▶ TASK TO COMPLETE
Quote the following passage on training an algorithm to classify tweets in full, word for word.

▶ PASSAGE GIVEN
•••••
First, a human being chooses the hashtags that are likely to be most relevant.

Then the algorithm is taught how to classify each tweet, using technology called Natural Language Processing. It has to learn how to distinguish between an opinion and a statement of fact.

The computer throws up examples and asks whether it has made the right decision, a process known as assisted machine learning.

The system was honed using data from reality TV shows like X Factor, which are effectively elections that are held every week.

But some of the big challenges in this area became clear when doctoral student Simon Wibberley shows me a spreadsheet listing every tweet from the leaders debate.

One said: "Ad-break. Time for a kitten in a hat. #leadersdebate". But the algorithm classified this as a cheer.

There are other tweets that say one thing but that are classified as the opposite.

"It's slightly unfair to challenge it on a case-by-case basis," argues Mr Wibberley.

He claims the system can make errors on a tweet-by-tweet basis, but it tends to make the right decisions on a larger scale.
•••••
▶ MATERIAL PROVIDED
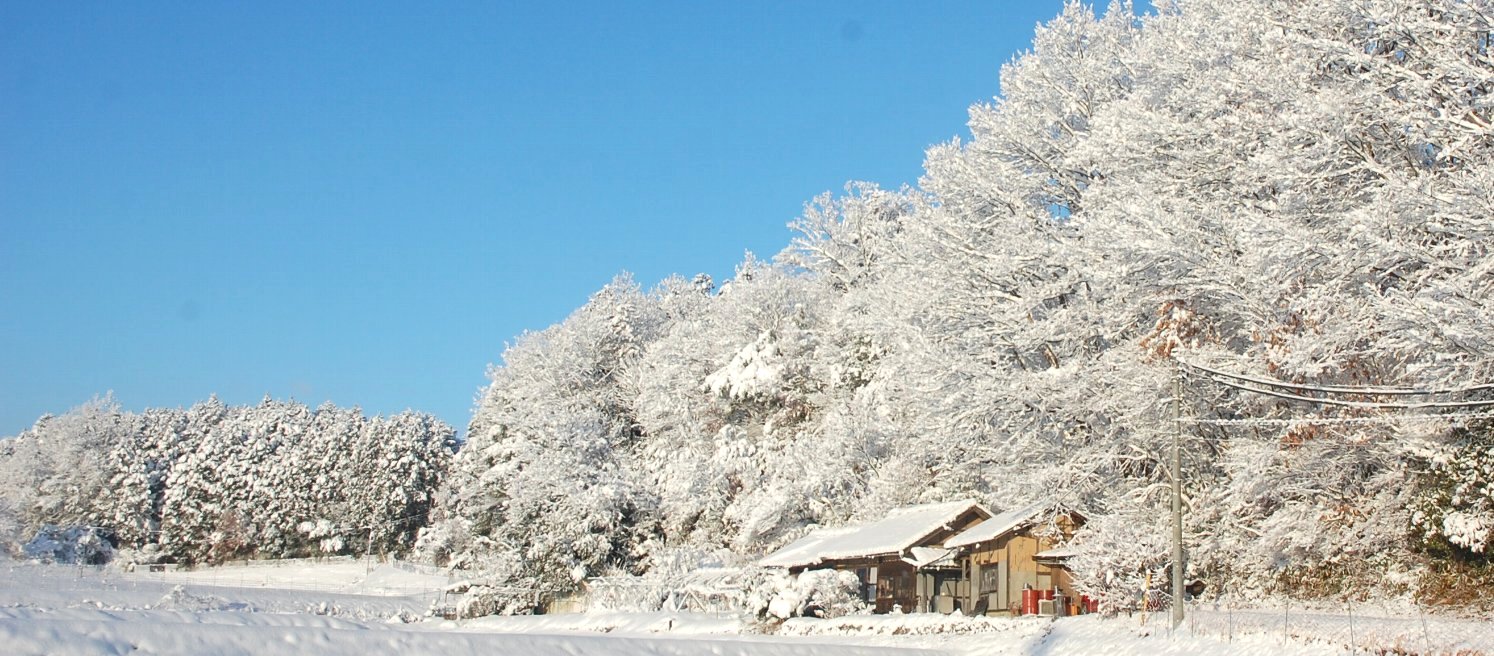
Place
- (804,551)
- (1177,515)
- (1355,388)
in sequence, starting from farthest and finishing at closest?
(804,551), (1177,515), (1355,388)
•••••
▶ REPLY
First, a human being chooses the hashtags that are likely to be most relevant.

Then the algorithm is taught how to classify each tweet, using technology called Natural Language Processing. It has to learn how to distinguish between an opinion and a statement of fact.

The computer throws up examples and asks whether it has made the right decision, a process known as assisted machine learning.

The system was honed using data from reality TV shows like X Factor, which are effectively elections that are held every week.

But some of the big challenges in this area became clear when doctoral student Simon Wibberley shows me a spreadsheet listing every tweet from the leaders debate.

One said: "Ad-break. Time for a kitten in a hat. #leadersdebate". But the algorithm classified this as a cheer.

There are other tweets that say one thing but that are classified as the opposite.

"It's slightly unfair to challenge it on a case-by-case basis," argues Mr Wibberley.

He claims the system can make errors on a tweet-by-tweet basis, but it tends to make the right decisions on a larger scale.